--- Problem statement ---
List every line of the entries below that contains the word "brick", copying each such line in full. Case counts.

§

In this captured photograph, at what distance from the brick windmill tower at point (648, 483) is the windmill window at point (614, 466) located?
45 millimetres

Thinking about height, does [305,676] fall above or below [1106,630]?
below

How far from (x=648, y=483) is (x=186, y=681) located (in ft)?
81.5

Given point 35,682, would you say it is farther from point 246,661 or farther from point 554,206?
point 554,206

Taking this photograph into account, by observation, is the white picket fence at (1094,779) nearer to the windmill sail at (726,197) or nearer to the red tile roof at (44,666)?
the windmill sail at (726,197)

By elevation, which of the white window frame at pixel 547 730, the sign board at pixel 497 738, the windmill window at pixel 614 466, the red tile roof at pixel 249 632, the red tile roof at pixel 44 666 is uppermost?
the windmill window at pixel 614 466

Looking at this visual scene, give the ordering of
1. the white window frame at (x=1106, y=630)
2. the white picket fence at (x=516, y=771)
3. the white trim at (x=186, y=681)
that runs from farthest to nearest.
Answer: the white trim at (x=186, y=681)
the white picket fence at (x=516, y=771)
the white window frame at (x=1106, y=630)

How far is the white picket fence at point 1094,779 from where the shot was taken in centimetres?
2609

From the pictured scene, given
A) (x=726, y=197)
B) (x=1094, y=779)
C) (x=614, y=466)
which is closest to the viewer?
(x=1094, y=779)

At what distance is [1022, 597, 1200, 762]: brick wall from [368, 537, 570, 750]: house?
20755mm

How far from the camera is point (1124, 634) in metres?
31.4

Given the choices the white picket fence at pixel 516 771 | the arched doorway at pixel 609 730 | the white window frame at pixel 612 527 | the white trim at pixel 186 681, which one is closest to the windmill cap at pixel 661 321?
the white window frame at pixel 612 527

§

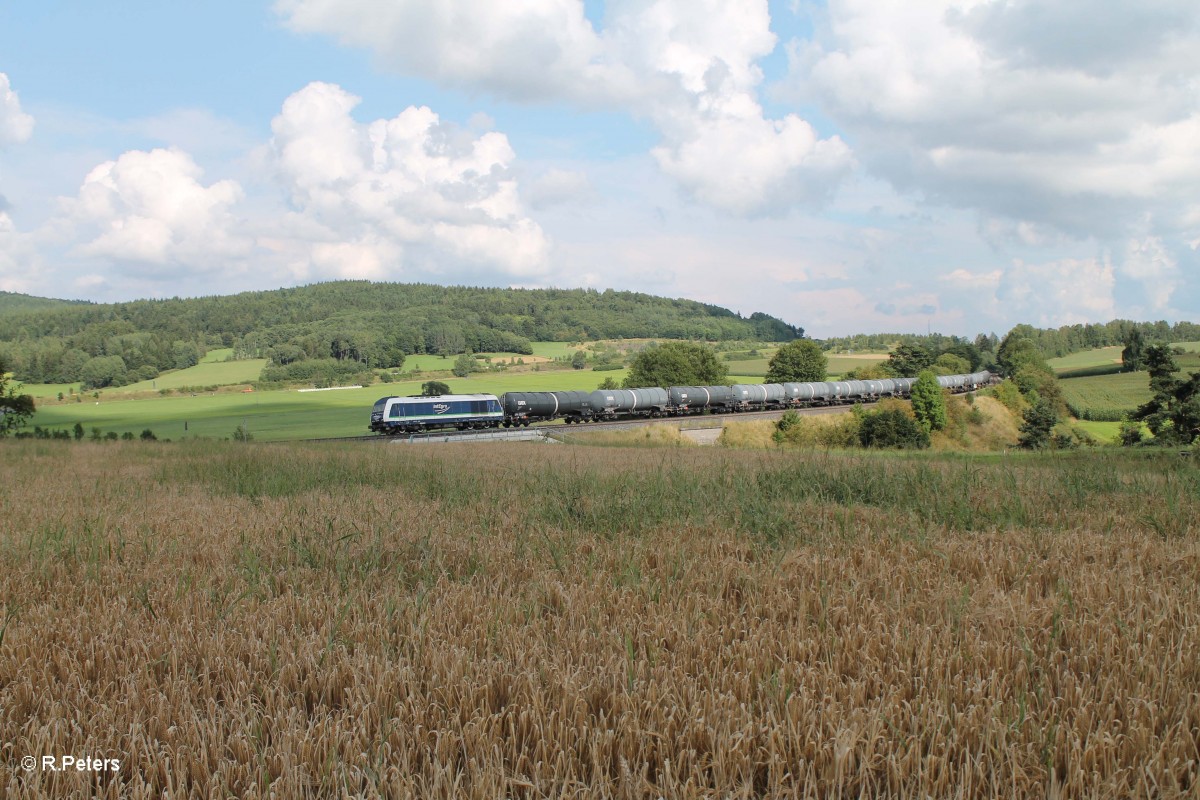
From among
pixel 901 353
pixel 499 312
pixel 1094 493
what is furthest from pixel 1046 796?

§

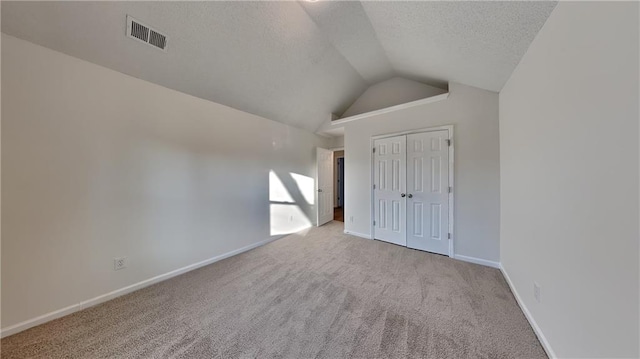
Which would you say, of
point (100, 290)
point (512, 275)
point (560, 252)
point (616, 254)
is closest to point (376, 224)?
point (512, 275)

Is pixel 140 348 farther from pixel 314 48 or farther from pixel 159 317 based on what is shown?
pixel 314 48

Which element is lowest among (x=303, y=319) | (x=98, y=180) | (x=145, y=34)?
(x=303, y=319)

§

--- Expected answer ---
In this captured photograph, at what distance from the brick windmill tower at point (648, 483) is the windmill window at point (614, 466) located?
At what distance is [1022, 597, 1200, 762]: brick wall from [368, 537, 570, 750]: house?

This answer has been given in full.